The PPO algorithm is adopted to guide the parameter updates of both policies. The extended objective function of PPO, as defined in Equation (11), is used to optimize the protagonist policy. The primary challenge in achieving robustness within the adversarial training framework lies in balancing the distinct strengths of different attacks and in regularizing the adversarial policy to manage the associated trade-offs during training. Since PPO is inherently modular, structural constraints or regularization terms can, in principle, be directly integrated into the adversary’s objective, provided that the objective function remains differentiable and compatible with policy gradient updates. However, our preliminary investigations showed that standard regularization approaches designed for black-box scenarios were insufficient to achieve balanced mixed attacks. Although theoretically sound, these methods failed to capture the intricate coupling between state and action perturbations necessary for realistic adversarial settings. The key challenge lies in enabling the adversary to coordinate attacks across both domains, rather than simply maximizing perturbations independently, which ultimately motivated our development of the coupled multi-head architecture.
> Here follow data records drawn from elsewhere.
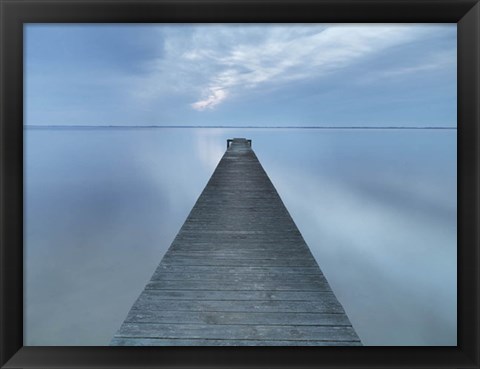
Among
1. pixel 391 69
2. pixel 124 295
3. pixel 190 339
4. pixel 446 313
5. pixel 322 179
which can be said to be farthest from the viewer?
pixel 391 69

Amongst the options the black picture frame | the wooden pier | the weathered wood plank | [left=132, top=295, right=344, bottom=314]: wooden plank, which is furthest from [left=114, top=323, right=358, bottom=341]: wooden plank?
the weathered wood plank

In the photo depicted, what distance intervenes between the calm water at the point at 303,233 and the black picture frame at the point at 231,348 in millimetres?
45

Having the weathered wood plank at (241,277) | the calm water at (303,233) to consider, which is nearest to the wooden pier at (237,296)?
the weathered wood plank at (241,277)

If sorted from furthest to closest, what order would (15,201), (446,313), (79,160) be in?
(79,160) → (446,313) → (15,201)

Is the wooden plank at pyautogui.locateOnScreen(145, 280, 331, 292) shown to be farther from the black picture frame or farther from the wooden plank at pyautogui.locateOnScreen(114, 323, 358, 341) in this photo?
the black picture frame

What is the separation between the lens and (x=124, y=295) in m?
3.24

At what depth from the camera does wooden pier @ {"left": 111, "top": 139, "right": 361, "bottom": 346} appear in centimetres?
111

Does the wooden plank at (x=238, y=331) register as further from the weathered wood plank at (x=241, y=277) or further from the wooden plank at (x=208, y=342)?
the weathered wood plank at (x=241, y=277)

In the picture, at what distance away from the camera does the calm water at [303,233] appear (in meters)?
2.78

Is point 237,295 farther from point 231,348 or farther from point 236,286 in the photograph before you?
point 231,348

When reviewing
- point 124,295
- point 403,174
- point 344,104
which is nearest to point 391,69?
point 344,104

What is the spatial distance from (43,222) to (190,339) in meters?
5.45

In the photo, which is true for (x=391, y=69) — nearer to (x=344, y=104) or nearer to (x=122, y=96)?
(x=344, y=104)

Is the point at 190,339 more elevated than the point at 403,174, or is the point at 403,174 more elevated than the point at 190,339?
the point at 403,174
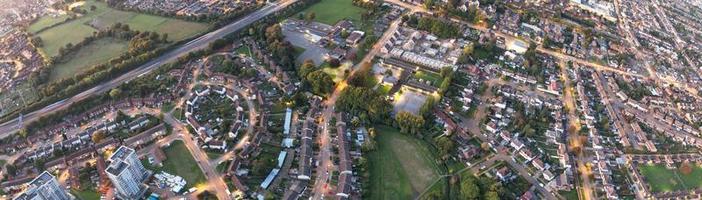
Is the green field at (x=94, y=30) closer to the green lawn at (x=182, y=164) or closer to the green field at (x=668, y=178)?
the green lawn at (x=182, y=164)

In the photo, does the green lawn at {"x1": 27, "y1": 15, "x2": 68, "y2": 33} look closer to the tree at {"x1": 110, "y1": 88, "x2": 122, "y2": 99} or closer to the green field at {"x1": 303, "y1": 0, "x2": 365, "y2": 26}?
the tree at {"x1": 110, "y1": 88, "x2": 122, "y2": 99}

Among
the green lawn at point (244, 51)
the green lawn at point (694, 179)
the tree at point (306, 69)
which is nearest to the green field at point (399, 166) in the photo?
the tree at point (306, 69)

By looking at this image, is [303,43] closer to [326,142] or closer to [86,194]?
[326,142]

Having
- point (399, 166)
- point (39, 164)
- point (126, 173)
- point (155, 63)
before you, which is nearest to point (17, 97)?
point (155, 63)

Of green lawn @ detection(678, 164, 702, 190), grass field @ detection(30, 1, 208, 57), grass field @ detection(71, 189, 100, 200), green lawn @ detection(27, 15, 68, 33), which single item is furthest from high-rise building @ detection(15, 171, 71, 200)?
green lawn @ detection(678, 164, 702, 190)

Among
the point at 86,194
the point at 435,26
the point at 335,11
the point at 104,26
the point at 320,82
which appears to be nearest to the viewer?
the point at 86,194

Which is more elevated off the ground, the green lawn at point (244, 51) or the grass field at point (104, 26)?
the grass field at point (104, 26)
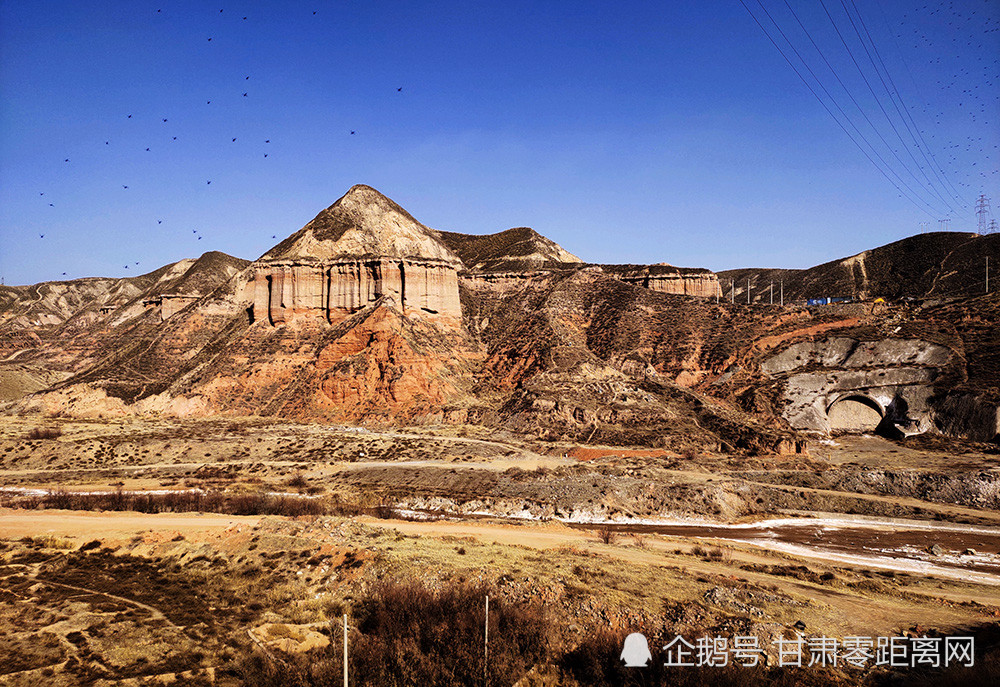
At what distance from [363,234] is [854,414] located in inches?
2363

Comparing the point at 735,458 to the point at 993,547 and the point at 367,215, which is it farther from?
the point at 367,215

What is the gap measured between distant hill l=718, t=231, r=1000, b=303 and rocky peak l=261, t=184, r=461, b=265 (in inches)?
2836

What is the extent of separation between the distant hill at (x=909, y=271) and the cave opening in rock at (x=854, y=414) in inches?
2046

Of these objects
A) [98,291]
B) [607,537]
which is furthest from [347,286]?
[98,291]

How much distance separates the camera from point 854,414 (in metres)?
47.4

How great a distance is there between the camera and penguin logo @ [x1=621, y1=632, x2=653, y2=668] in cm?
1210

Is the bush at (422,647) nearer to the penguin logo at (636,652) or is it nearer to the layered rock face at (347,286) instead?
the penguin logo at (636,652)

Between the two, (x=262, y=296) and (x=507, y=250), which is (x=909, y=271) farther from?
(x=262, y=296)

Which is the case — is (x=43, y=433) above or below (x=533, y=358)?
below

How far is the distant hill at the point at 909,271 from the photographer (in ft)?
306

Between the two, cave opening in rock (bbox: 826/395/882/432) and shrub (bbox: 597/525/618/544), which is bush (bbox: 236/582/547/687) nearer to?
shrub (bbox: 597/525/618/544)

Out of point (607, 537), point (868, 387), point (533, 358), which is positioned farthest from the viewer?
point (533, 358)

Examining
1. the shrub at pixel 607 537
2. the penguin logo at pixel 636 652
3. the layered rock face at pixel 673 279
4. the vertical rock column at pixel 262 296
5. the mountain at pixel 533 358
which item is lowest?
the shrub at pixel 607 537

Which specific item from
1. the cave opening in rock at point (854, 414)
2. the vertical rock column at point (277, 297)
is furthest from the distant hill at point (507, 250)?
the cave opening in rock at point (854, 414)
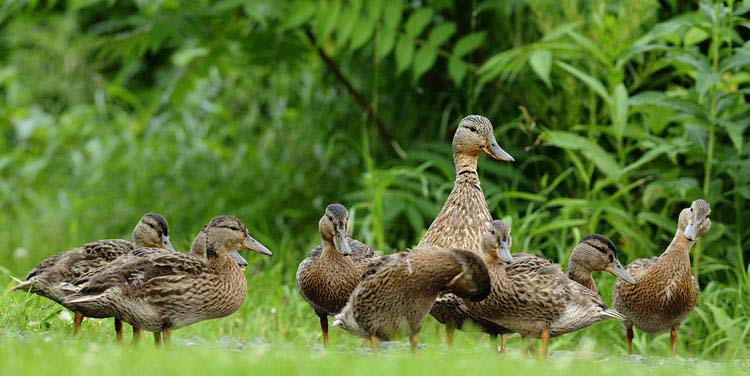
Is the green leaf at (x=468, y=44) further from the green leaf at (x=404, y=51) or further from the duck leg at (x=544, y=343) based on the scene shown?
the duck leg at (x=544, y=343)

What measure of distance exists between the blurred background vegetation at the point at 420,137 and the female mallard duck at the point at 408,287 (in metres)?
2.03

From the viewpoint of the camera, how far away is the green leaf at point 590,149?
8.69 meters

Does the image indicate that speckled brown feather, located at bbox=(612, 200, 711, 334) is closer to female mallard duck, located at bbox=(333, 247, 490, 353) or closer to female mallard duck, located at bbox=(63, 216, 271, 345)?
female mallard duck, located at bbox=(333, 247, 490, 353)

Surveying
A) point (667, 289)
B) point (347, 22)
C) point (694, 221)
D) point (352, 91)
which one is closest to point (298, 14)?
point (347, 22)

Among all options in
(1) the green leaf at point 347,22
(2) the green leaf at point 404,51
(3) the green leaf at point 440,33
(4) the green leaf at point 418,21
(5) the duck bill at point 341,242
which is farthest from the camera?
(3) the green leaf at point 440,33

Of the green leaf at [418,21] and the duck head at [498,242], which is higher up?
the green leaf at [418,21]

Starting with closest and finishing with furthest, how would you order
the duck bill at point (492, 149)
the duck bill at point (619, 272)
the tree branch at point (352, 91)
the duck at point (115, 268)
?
the duck at point (115, 268) < the duck bill at point (619, 272) < the duck bill at point (492, 149) < the tree branch at point (352, 91)

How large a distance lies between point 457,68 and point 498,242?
10.4ft

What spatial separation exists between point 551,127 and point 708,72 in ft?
5.98

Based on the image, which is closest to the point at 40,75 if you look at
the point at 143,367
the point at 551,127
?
the point at 551,127

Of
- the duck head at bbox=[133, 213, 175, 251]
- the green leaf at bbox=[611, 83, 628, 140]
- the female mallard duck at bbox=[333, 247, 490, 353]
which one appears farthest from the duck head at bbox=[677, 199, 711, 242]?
the duck head at bbox=[133, 213, 175, 251]

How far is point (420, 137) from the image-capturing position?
34.7ft

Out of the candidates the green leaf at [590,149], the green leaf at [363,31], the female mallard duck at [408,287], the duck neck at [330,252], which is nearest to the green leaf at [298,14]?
the green leaf at [363,31]

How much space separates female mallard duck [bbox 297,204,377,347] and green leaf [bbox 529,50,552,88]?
2.19 metres
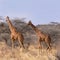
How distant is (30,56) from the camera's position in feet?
65.6

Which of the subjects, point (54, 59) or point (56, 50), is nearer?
point (54, 59)

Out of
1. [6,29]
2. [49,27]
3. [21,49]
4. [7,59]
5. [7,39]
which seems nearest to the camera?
[7,59]

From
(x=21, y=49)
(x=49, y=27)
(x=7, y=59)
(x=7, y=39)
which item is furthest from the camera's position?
(x=49, y=27)

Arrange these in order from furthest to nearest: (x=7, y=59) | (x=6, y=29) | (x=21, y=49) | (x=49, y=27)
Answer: (x=49, y=27)
(x=6, y=29)
(x=21, y=49)
(x=7, y=59)

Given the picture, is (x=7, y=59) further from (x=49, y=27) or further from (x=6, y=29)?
(x=49, y=27)

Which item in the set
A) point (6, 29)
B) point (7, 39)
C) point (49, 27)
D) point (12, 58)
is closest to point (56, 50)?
point (12, 58)

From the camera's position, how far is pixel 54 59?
20.3 m

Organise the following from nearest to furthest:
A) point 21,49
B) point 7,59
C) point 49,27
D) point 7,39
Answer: point 7,59 → point 21,49 → point 7,39 → point 49,27

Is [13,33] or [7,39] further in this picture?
[7,39]

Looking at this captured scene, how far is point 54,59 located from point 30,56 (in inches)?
46.4

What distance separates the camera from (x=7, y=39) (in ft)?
94.4

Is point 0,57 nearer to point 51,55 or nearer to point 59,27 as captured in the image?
point 51,55

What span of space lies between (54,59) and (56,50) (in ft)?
6.24

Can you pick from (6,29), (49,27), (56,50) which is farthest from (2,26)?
(56,50)
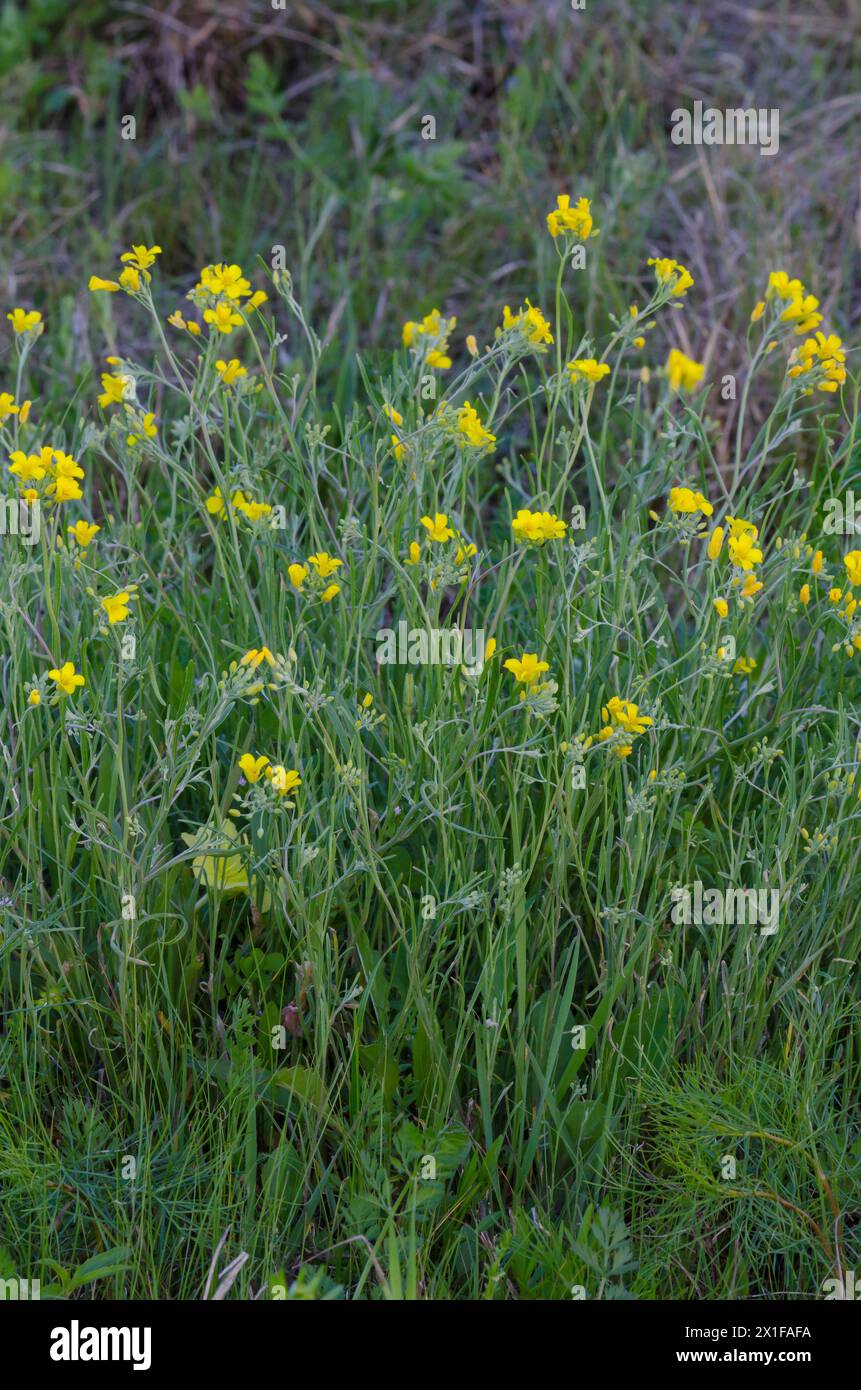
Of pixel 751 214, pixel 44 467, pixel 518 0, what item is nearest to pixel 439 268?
pixel 751 214

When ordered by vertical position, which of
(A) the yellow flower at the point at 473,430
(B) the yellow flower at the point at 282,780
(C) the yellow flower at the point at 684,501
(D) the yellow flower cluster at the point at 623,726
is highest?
(A) the yellow flower at the point at 473,430

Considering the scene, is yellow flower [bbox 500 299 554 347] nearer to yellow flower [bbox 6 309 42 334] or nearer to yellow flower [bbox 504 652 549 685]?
yellow flower [bbox 504 652 549 685]

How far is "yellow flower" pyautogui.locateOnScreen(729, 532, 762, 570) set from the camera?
84.3 inches

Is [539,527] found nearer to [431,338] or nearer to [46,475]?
[431,338]

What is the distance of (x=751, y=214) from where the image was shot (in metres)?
4.21

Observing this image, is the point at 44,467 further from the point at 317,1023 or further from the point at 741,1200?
the point at 741,1200

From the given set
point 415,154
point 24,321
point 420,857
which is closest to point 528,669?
point 420,857

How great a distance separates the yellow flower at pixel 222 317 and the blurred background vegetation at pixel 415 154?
1494 mm
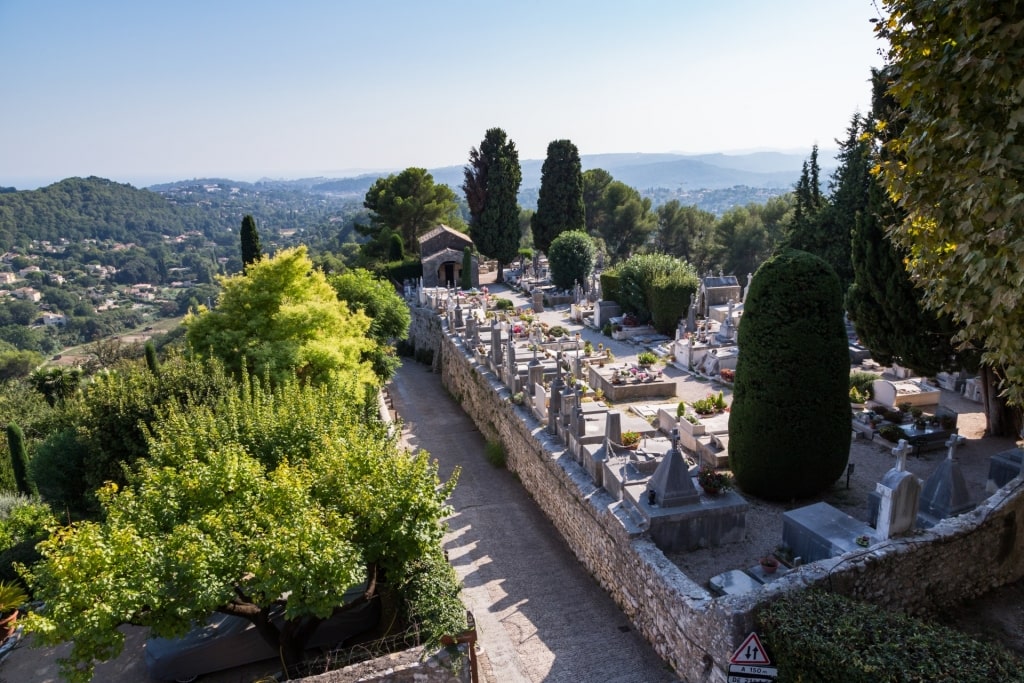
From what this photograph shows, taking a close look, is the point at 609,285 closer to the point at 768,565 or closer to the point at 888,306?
the point at 888,306

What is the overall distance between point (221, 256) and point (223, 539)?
167 m

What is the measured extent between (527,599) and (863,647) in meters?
5.80

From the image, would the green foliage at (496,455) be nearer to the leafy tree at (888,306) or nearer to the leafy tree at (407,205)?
the leafy tree at (888,306)

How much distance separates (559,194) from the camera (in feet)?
136

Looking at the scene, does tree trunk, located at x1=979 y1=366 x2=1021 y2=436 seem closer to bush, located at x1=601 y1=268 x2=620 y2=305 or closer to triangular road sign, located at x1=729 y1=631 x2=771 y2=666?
triangular road sign, located at x1=729 y1=631 x2=771 y2=666

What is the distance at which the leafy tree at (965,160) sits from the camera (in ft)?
20.5

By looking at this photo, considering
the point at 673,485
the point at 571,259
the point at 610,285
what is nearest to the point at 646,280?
the point at 610,285

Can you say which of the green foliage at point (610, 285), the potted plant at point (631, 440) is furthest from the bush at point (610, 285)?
the potted plant at point (631, 440)

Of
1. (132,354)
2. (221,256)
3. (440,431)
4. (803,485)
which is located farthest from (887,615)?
(221,256)

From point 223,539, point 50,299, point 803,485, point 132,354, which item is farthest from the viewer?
point 50,299

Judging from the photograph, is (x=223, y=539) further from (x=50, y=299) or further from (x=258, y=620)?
(x=50, y=299)

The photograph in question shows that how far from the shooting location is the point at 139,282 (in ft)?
423

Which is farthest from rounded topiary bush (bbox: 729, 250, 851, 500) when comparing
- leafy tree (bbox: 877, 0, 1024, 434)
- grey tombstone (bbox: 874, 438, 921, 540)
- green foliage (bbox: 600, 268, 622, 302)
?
green foliage (bbox: 600, 268, 622, 302)

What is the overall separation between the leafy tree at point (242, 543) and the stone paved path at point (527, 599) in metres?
1.65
In order to achieve balanced attacks, we modified the adversary’s PPO policy network by incorporating an intrinsic regularization mechanism that constrains the magnitude of the perturbations and balances their distribution in the state and action spaces. Following the shared feature extraction layers, the ASA-PPO policy network employs two separate action heads: one for generating state perturbations and the other for action perturbations. Since the perturbed state is fed into the protagonist and influences the resulting action, the output of the state-perturbation head is also provided as input to the action-perturbation head, allowing the adversary to account for this dependency. Figure 2 illustrates the multi-head adversarial PPO network structure, which represents a modified version of the classical PPO architecture.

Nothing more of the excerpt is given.